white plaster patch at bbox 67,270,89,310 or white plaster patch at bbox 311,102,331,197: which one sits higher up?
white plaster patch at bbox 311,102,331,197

--

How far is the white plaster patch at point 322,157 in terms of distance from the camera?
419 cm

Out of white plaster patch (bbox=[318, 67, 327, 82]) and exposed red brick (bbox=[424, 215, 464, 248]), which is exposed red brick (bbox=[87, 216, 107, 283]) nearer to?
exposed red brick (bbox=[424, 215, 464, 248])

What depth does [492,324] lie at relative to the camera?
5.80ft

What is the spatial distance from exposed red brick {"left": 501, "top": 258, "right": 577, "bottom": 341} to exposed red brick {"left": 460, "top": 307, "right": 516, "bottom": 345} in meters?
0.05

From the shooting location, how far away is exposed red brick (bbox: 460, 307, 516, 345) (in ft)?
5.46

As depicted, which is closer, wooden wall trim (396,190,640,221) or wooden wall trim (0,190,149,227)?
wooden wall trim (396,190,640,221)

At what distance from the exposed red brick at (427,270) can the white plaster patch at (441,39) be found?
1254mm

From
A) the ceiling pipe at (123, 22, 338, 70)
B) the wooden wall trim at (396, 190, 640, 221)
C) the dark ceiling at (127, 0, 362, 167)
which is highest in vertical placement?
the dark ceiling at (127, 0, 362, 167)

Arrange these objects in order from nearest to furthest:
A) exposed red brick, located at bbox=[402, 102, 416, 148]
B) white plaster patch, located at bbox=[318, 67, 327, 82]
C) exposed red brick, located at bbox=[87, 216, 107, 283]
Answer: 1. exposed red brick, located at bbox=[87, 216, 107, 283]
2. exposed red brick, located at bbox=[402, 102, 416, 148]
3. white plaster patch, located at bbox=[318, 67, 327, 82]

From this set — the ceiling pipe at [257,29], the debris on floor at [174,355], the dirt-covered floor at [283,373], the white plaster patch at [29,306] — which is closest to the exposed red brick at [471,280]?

==

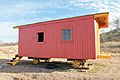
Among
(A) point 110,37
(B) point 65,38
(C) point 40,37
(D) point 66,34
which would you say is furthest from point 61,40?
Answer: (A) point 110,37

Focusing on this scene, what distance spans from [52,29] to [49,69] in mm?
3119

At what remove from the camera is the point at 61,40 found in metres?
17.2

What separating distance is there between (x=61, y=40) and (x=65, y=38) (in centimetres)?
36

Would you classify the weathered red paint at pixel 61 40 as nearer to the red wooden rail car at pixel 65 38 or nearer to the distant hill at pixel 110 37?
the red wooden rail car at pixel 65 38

## [Task objective]
Please count the lines in the data above that contain the string "trim" and give only that number.

## [Answer below]
3